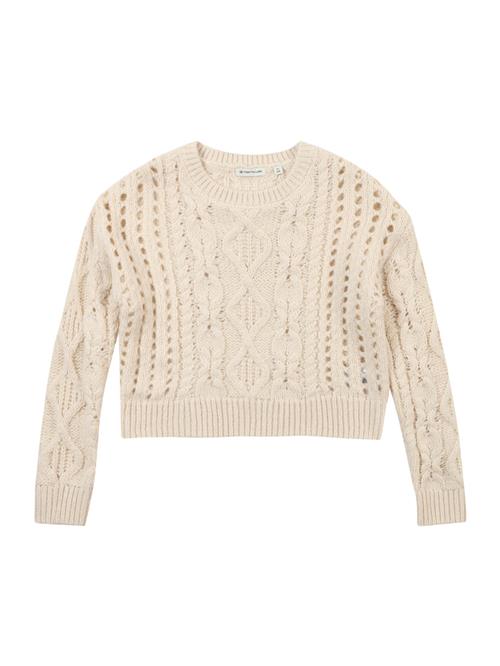 TOM TAILOR Pullover  beige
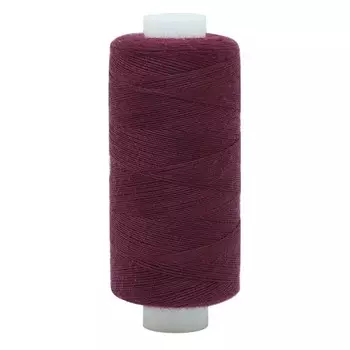 Нитки 40/2 универсальные, 400 ярдов (250 сливовый), 10 шт в уп.
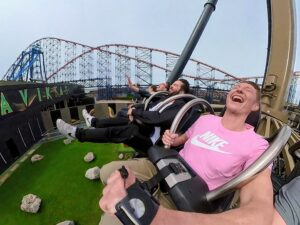 Pleasure Beach Blackpool Review ()
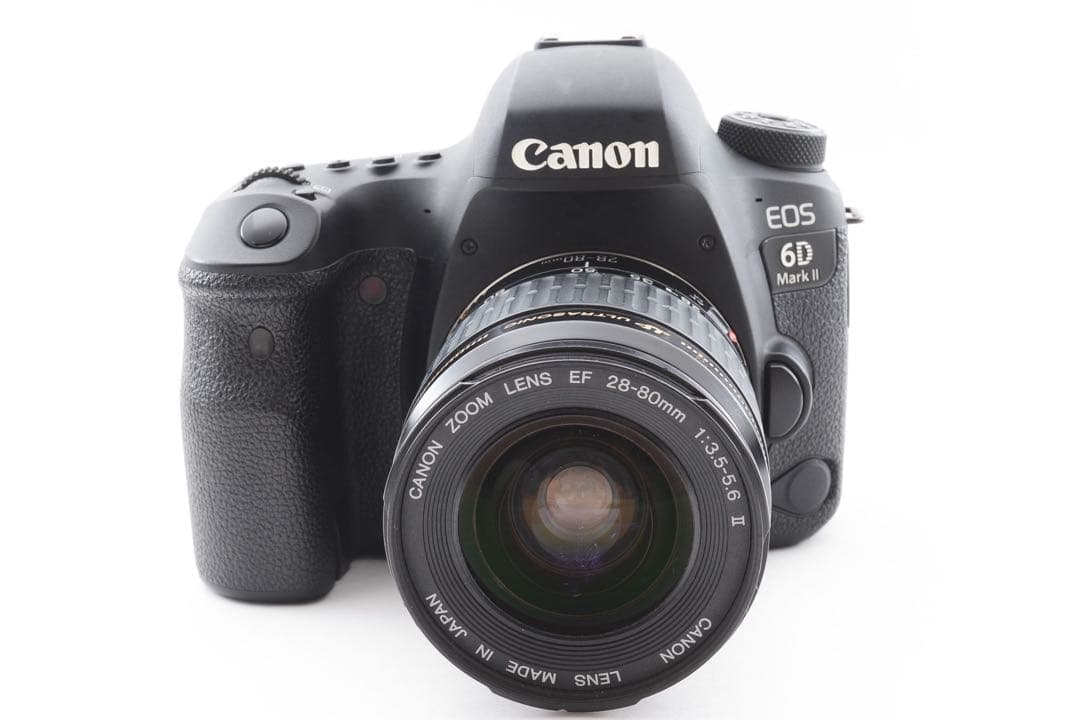 Wi-Fi&動画/Canon EOS 6D Mark II標準レンズセット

*DIRECTIONS*. Copy everything in the listing above exactly except the pictures.

*EXERCISE ANSWER*.
 TOM TAILOR Pullover  beige
 Нитки 40/2 универсальные, 400 ярдов (250 сливовый), 10 шт в уп.
 Pleasure Beach Blackpool Review ()
 Wi-Fi&動画/Canon EOS 6D Mark II標準レンズセット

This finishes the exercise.